▸ **Exercise instructions**
[1] In the Colin Topham profile, what share of Agrocorp's market is now in China?
[2] Please write out the Colin Topham profile from "When Colin Topham" up to and including "fluent in Mandarin.".
[3] Extend the Colin Topham profile beyond its final sentence.

Forty Under 40 winner 2014: Managing director, Agrocorp International Canada, Age 37
colin_topham

When Colin Topham was 14, his father, a banker with RBC, moved his family to Taiwan to accept a posting there. Topham spent four years in Taiwan, becoming fluent in Mandarin.

After returning to Vancouver, he pursued Pacific Asian studies at the University of Victoria, focusing on Chinese economics and politics. His knowledge of China and fluency in Mandarin would later come in handy as an agricultural commodities trader.

After a stint working for a tech start-up in Singapore, he returned to Canada and briefly got involved in politics, serving as executive director for B.C. of the Liberal Party of Canada.

In 2005, he landed a job as a senior trader with IT&T Trading Inc., a small, family-owned agricultural commodities trading company run by a friend, Ann Takagi, whom he married in 2008.

While with IT&T, Topham developed markets in China for western Canadian pea farmers and carried those relationships over to Singapore-based Agrocorp International PTE after IT&T had to be dissolved when Takagi’s parents divorced. About 25% of Agrocorp’s market is now in China.

“That was my main objective at IT&T – to develop the China market,” Topham said.

In 2009, Topham negotiated a merger between the financially troubled IT&T and Agrocorp International to found Agrocorp International Canada. The company’s Singapore operation in Canada buys commodities from larger suppliers, such as Cargill Canada and Paterson Grain, while Agrocorp Canada buys directly from farmers.

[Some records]
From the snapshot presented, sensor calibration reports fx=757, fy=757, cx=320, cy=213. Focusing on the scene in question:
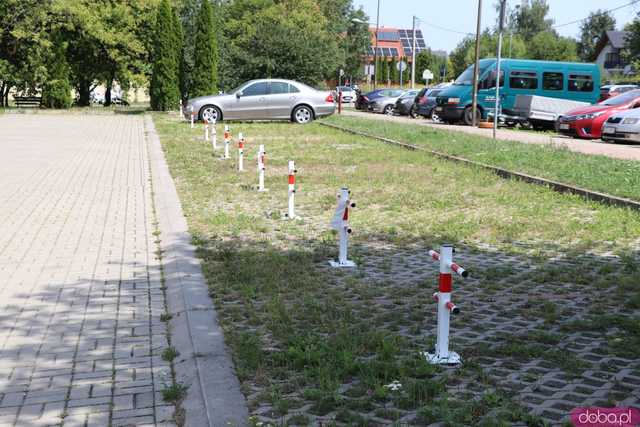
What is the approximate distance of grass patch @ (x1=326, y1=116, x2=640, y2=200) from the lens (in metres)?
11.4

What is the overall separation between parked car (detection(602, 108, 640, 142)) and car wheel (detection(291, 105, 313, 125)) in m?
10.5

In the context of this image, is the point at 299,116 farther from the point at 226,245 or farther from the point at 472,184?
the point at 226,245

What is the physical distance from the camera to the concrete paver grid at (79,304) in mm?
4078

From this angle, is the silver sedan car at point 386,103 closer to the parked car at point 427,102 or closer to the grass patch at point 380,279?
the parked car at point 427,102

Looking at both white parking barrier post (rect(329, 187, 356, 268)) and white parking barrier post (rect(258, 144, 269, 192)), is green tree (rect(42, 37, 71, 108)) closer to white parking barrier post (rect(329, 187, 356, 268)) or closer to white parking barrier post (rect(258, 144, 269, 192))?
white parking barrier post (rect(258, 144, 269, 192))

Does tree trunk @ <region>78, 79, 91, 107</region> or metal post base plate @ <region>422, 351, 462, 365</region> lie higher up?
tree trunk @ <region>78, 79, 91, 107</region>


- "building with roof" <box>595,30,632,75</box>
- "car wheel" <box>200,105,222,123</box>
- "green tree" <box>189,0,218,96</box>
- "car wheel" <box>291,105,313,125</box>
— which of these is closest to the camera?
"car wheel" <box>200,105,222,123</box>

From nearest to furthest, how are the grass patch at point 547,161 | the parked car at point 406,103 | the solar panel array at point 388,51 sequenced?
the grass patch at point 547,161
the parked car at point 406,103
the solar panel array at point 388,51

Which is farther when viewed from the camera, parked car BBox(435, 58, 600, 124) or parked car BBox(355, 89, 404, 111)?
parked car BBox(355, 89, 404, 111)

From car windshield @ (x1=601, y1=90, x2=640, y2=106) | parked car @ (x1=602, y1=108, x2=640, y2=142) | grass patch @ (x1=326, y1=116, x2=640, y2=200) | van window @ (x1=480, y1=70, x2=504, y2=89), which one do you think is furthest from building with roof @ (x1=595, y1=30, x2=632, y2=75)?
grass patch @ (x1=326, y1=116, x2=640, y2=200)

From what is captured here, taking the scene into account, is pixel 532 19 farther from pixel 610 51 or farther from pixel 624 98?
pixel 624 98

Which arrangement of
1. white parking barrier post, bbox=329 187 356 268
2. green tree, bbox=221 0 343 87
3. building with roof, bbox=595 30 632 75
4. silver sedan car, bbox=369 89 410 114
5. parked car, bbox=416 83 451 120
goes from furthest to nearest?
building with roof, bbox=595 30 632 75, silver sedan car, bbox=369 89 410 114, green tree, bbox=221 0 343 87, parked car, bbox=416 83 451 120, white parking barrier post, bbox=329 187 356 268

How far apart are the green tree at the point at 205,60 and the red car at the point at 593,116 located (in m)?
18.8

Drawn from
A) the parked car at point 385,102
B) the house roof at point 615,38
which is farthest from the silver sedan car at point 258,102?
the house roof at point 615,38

▸ **Responses by task**
[1] About 25%

[2]
When Colin Topham was 14, his father, a banker with RBC, moved his family to Taiwan to accept a posting there. Topham spent four years in Taiwan, becoming fluent in Mandarin.

[3]
Canada is the world’s largest exporter of lentils, but Topham identified a major gap in the speed with which they can be processed. With financing from Agrocorp International, Topham oversaw the construction of a new, $10 million, high-speed processing plant and elevator in Moose Jaw, Saskatchewan.

It went into operation in December 2013, after one of the largest bumper crops in western Canadian history. Agrocorp also bought an elevator in Innisfail, Alberta, in 2013. Agrocorp Canada’s shipments of lentils and grain increased 75% over 2012, bringing in $33 million.

Agrocorp’s business also got a major boost when the Canadian Wheat Board’s monopoly came to an end in 2012, allowing farmers to sell directly to commodity traders.

“It was huge,” Topham said. “With the privatization and deregulation, we were given access to buy directly from growers and trade our own wheat.”

Agrocorp employs 25 people full-time in Canada and is on track to have revenue of $60 million in 2014.